Fair Pint clash with BBPA > Fair Pint clash with BBPA

Graham I did read your post but I did not have time to respond (I’m trying to run/save my pub) Yes I agree, it is all about the bottom line but through a combination of high rents and extortionate wholesale prices the bottom line of the whole pub sector has steadily been eroded. The difference is it’s the tied tenant bottom line that is being hit the hardest. If rents are not the issue because they are comparable on both tied and free of tie tenant’s balance sheet, then you must therefore conclude that it’s the supply tie that is the real issue. Because of the tie a tenant is paying in some cases more than double for his beer than his free of tie neighbor. The tie is a restrictive practice that breaches every form of competition law. Remove the tie and let all pubs compete in a fair and open market place.

Fair Pint clash with BBPA > Fair Pint clash with BBPA

Great post Liam, honest, factual and bang on the money.

Fair Pint clash with BBPA > Fair Pint clash with BBPA

Vic, It would be interesting to here from David Morgan and Graham Allman about rent levels in the tied and free of tie sector?? However, I think there will probably be a difference of opinion....

Fair Pint clash with BBPA > Fair Pint clash with BBPA

Vic, a senior pubco director told me 3 years ago that her company was actively seeking around 15% of net turnover as rental figure. She made no reference to the profit assessment method of calculating rent nor did she suggest that there should be a comprehensive breakdown of how the rent is calculated. She just stated that her company was looking for 15%!! In my opinion and having seen many case studies across the whole country I would suggest that this 15% is not too far off the money.
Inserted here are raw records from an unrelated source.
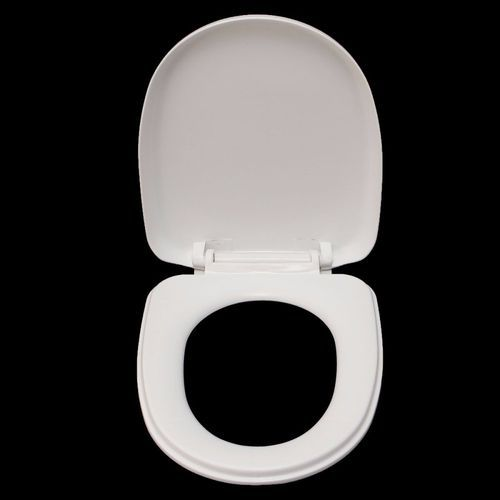 Enjoyable Soft Close Heavy Duty Toilet Seat With Top Fixing Hinges Arian U Shape Machost Co Dining Chair Design Ideas Machostcouk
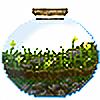 Tarrarium's avatar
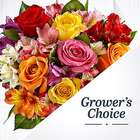 Grower's Choice Bouquet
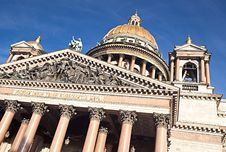Saint Isaac S Cathedral In Saint Petersburg Royalty Free Stock Photography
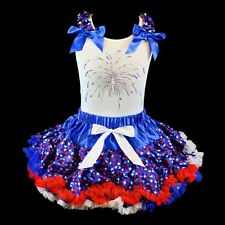Pettiskirt Tutu 2 pc Patriotic Set 4th of July Pageant U Pick Top NWT 1-10/12 Yr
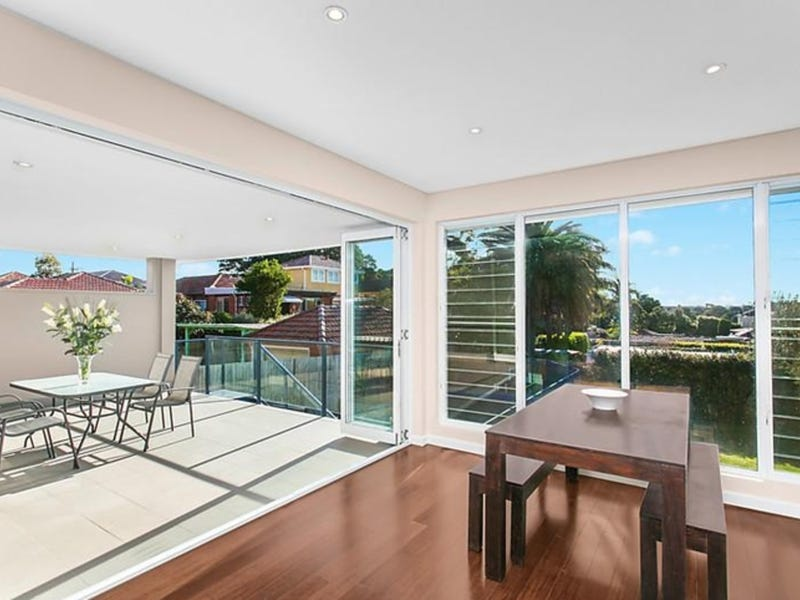 83 Page Street, Pagewood, NSW 2035
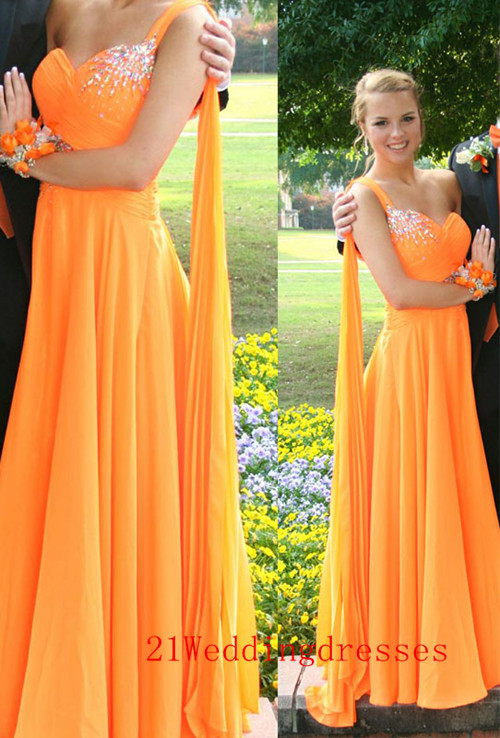 S139 Elegant Long Prom Dresses,One Shoulder Prom Dresses,Charming ...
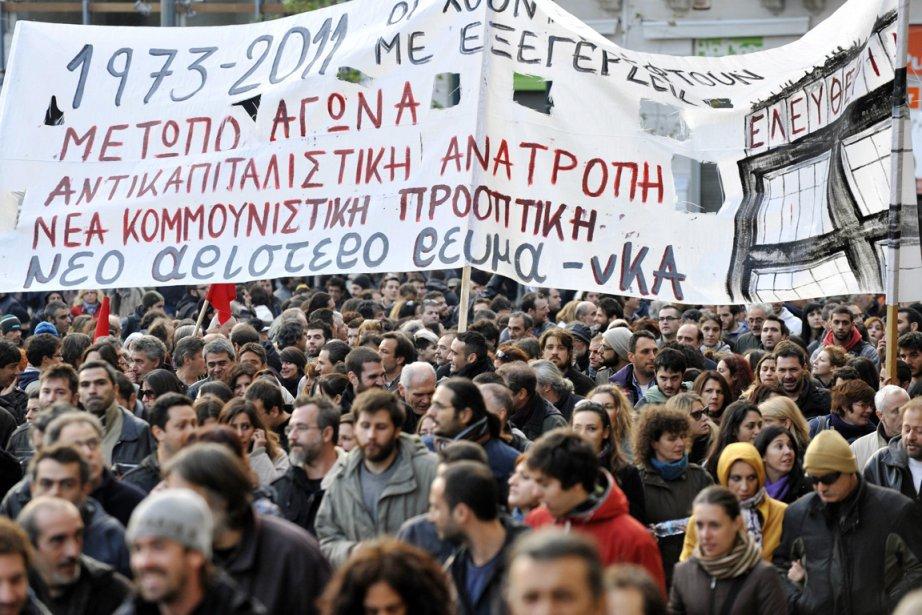Le 17 novembre, les Grecs  commémorent de... (Photo: Louisa Gouliamaki, AFP)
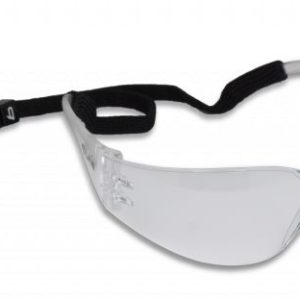 SWISS ARMS gafas de proteccion trasparen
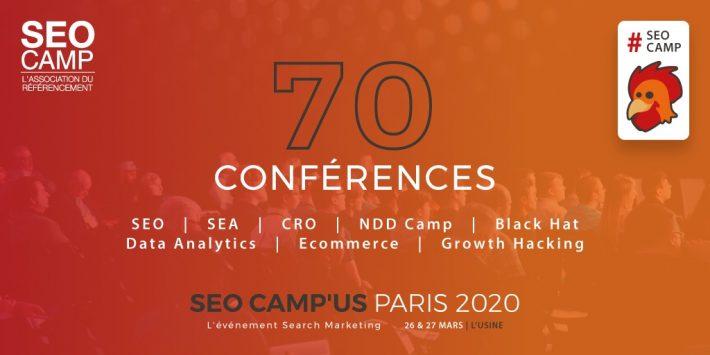 Conférences SEO Campus Paris 2020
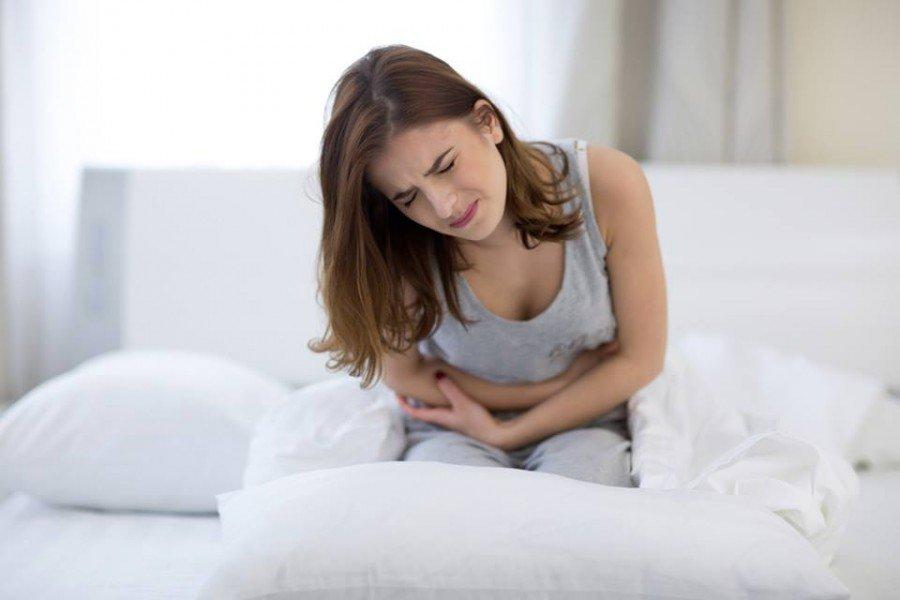 بالصور بعد ترجيع الاجنه كيف اعرف اني حامل , ما هى اعراض الحمل بعد ترجيع الاجنه 1077 3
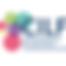 logo cilf.png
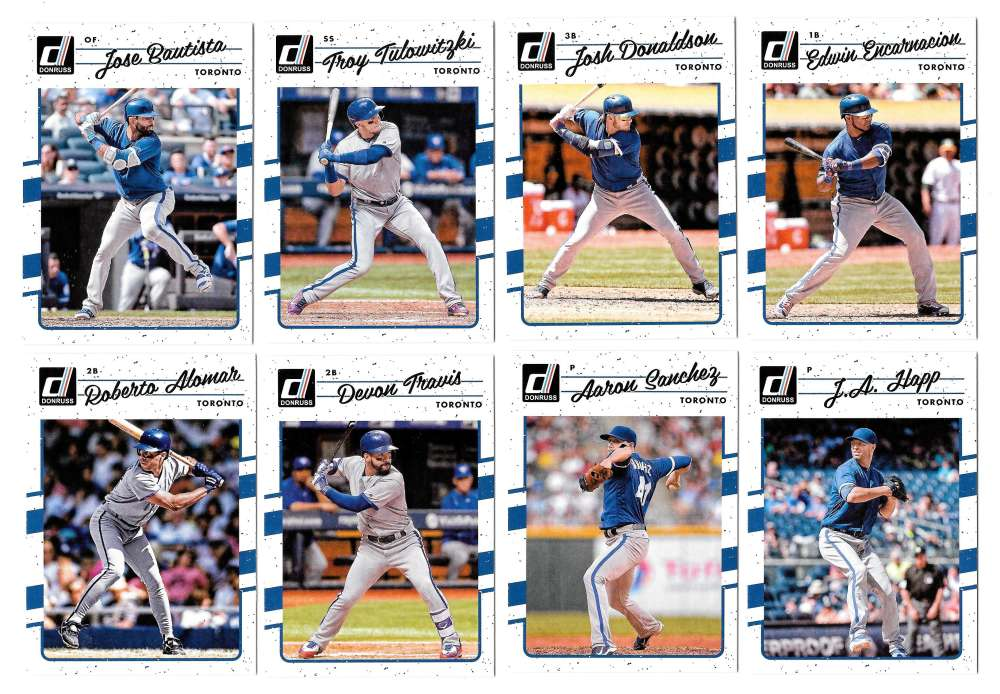 2017 Donruss (Base 46-195) - TORONTO BLUE JAYS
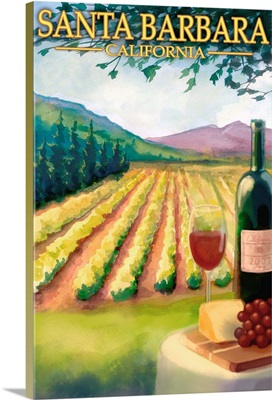 Santa Barbara, California - Vineyard Scene: Retro Travel Poster
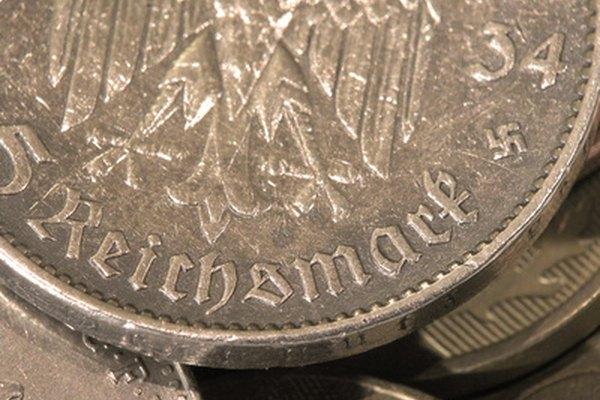 Cómo hacer brillar las monedas de centavos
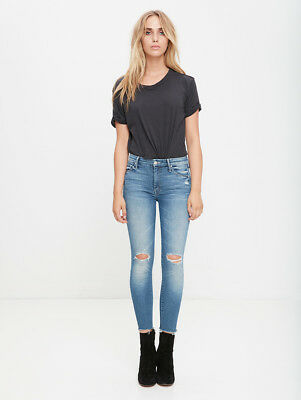6e8ac6fe46c6 Mother Denim High Waisted Looker Ankle Fray Jeans In Furiously Happy W24 Uk  6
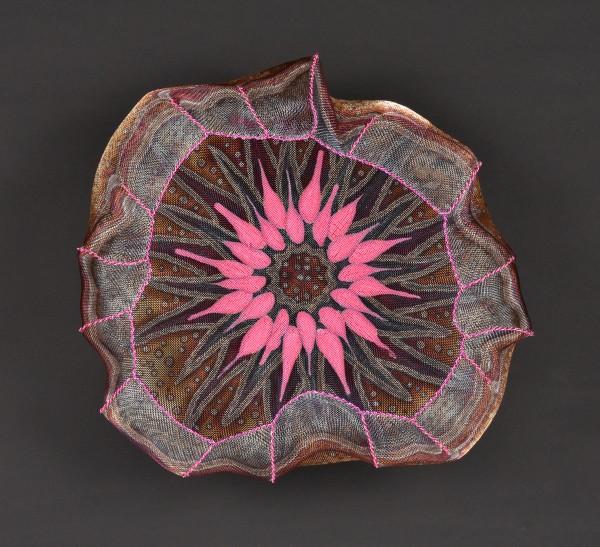 Flora Meshell 3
Previous to 2001 I worked in the FOT sector and rents generally were set at about 6-10% of net turnover. Here we are in 2008 and the whole market place, tied and free of tie, is distorted to the benefit of the pubcos.

Fair Pint clash with BBPA > Fair Pint clash with BBPA

Vic, you’re absolutely on the money, EU Competition Law states that for a organization to demand an exclusive purchasing agreement, such as the tie, there must be countervailing benefits. What exactly are these countervailing benefits? Rents? Rents in the tied sector are on par with the free of tie sector. Training? Why then does the BII course cost £500 for free-of-tie tenants, and £1000 for Enterprise?/ Punch? Tenants? Your right Vic, something is amiss here!!!

RE: Fair Pint clash with BBPA > RE: Fair Pint clash with BBPA

Lisa it’s a simple equation; a large brewer offered Mark Dodd’s £170 a barrel discount based on a fictitious free of tie pub turning over 250 barrels a year. This discount was offered without any negotiation. This imaginary pub would be £42,500 a year better off than if it was a tied pub that wasn’t getting discounts (170 x 250 = £42,500) It is without dispute that a tied tenant is financially worse off than a free of tie tenant and this contravenes EU Competition law, the Court of Appeal & the Trade & Industry Select Committee recommendations of 2004. Whilst there are a whole series of factors affecting the industry at the moment, these are just exacerbating the key problem for the majority of pubs – the beer tie. Without the tie and that extra £42,500 profit you may probably be able to ride out this perfect storm?